Robert Pear at the New York Times offers a clear summary of a recent report by civil servants at the Medicare agency: "National health spending grew slowly for the fourth consecutive year, increasing 3.7 percent in 2012 to $2.8 trillion."
“The relatively low rates of growth that we’ve seen over the last four years are consistent with the historical trends that we’ve seen when we look at health spending and gross domestic product,” said Aaron C. Catlin, an economist and co-author of the report. “It’s consistent with what we’ve seen in post-recessionary periods in the past.”
Nonetheless, the Administration was all too quick to jump in with its interpretation:
[T]he White House said the data vindicated President Obama’s health care policies.
“The years 2009 to 2012 saw the slowest growth in U.S. health care
expenditures since the government started collecting this information in
the 1960s,” said Jeanne M. Lambrew, a health policy coordinator at the
White House.
“While there is a debate about how much the Affordable Care Act has
contributed to this health cost slowdown,” Ms. Lambrew said, “there is
no doubt that it reduced Medicare spending growth, and most experts
believe that Medicare savings spill over into the private sector.”
Most experts? None that were quoted by this excellent reporter. In fact, Medicare spending in 2012 grew faster than overall spending, at 4.8%. Recall that the 3.7% total growth in spending includes the Medicare amount, so everything-but-Medicare grew at a rate well below Medicare. (Medicare represents about 20% of national health spending.)*
Oy. Why do they feel they have to claim credit? As noted:
Some provisions of the new health care law increased spending and others
reduced it, but the overall effects on spending were modest, said Anne
B. Martin, an economist who was the principal author of the report. She
estimated that the law had increased national health spending by a
cumulative total of one-tenth of 1 percent from 2010 through 2012.
Read on:
Spending on hospitals and doctors increased at a faster rate in 2012
than 2011, while spending on prescription drugs and nursing homes grew
more slowly.

(Collected data)
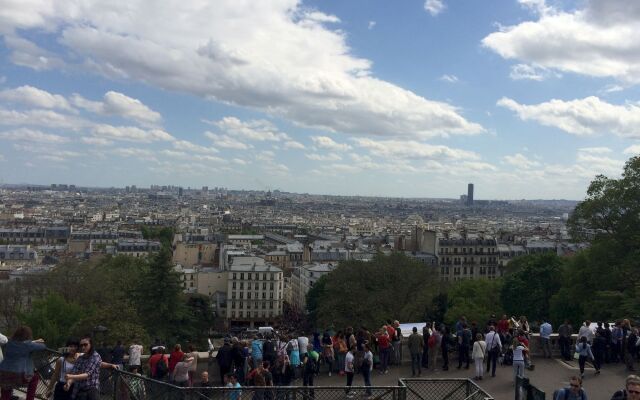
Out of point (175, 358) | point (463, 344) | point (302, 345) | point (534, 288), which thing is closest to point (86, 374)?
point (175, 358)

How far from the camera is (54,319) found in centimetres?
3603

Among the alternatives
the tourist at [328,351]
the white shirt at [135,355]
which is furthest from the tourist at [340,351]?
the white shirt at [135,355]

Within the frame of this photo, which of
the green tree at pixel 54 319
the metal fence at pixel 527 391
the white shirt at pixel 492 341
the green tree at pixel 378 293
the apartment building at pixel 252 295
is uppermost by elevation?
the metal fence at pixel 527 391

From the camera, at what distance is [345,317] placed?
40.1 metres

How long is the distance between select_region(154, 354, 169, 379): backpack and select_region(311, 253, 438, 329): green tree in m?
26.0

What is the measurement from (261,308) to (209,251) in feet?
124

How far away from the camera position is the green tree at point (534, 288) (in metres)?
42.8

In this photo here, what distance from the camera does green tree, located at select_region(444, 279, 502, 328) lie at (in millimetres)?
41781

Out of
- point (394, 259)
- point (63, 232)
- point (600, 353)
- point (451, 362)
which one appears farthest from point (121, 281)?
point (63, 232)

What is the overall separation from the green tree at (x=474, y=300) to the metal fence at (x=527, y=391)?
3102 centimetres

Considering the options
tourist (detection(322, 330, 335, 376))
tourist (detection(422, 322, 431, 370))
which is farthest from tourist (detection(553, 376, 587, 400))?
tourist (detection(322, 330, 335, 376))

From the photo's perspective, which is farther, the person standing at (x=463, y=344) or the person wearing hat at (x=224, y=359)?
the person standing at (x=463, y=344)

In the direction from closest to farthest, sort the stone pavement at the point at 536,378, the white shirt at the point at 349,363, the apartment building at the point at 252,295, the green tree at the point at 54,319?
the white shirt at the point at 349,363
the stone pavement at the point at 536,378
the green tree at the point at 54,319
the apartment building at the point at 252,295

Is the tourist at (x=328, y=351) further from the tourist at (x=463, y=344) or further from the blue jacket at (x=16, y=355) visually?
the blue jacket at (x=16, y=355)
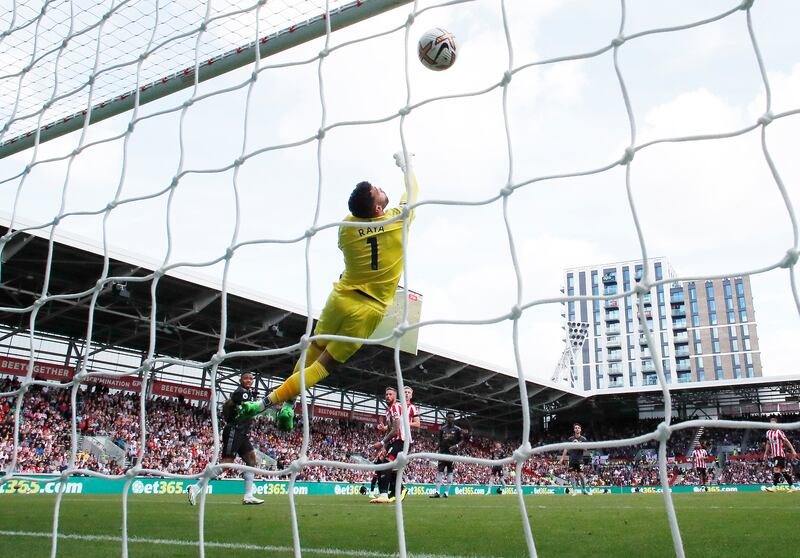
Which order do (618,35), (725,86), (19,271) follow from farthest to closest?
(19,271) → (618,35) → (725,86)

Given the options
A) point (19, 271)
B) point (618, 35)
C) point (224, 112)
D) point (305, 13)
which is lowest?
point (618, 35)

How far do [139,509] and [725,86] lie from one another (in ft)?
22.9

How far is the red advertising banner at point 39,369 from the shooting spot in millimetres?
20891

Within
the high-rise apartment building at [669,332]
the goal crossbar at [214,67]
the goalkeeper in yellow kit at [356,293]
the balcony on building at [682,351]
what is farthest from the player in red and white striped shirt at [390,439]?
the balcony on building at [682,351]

---

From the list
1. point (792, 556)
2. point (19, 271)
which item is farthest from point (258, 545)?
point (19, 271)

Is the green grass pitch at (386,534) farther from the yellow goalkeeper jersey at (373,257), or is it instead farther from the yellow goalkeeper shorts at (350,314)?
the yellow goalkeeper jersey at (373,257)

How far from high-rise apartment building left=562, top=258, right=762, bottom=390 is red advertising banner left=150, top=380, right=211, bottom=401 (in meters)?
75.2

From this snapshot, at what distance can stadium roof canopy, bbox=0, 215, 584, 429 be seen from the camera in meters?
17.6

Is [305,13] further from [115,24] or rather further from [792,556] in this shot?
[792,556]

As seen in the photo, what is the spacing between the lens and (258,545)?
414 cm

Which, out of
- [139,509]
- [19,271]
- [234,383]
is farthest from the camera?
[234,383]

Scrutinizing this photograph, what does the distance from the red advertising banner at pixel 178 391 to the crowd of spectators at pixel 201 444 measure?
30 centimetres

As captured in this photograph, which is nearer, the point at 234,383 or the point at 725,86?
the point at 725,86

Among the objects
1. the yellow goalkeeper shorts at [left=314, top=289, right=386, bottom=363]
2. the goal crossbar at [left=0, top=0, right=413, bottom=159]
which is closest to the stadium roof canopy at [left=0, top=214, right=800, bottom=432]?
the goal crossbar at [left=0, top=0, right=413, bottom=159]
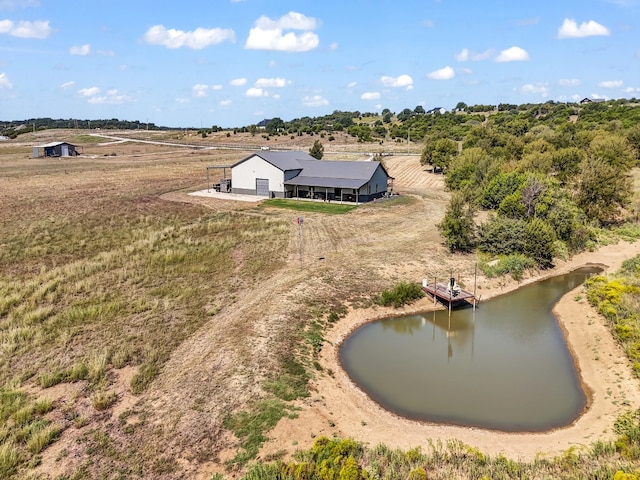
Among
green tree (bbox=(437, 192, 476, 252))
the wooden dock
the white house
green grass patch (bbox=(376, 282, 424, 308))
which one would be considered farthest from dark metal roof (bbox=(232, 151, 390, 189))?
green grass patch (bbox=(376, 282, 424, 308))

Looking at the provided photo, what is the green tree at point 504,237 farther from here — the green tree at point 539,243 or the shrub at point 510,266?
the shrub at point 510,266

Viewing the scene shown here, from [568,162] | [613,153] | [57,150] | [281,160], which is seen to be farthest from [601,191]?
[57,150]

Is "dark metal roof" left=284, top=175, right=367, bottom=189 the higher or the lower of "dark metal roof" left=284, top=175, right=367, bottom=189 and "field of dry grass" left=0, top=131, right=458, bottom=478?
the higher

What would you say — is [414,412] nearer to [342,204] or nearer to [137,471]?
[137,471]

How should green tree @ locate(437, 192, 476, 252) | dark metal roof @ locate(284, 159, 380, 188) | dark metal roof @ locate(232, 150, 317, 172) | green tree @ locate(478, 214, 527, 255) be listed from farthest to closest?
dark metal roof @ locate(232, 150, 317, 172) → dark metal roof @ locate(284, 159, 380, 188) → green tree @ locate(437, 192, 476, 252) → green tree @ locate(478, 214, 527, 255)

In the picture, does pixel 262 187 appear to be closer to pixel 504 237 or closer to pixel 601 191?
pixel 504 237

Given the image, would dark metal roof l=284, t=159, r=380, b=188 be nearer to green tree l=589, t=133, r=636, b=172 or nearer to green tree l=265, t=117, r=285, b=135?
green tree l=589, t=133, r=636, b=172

## What is expected
From the commentary on health spending, extract the text between "Most experts? None" and "2010 through 2012.", inclusive, copying it word for word.

## Your response
Most experts? None that were quoted by this excellent reporter. In fact, Medicare spending in 2012 grew faster than overall spending, at 4.8%. Recall that the 3.7% total growth in spending includes the Medicare amount, so everything-but-Medicare grew at a rate well below Medicare. (Medicare represents about 20% of national health spending.)*
Oy. Why do they feel they have to claim credit? As noted:
Some provisions of the new health care law increased spending and others
reduced it, but the overall effects on spending were modest, said Anne
B. Martin, an economist who was the principal author of the report. She
estimated that the law had increased national health spending by a
cumulative total of one-tenth of 1 percent from 2010 through 2012.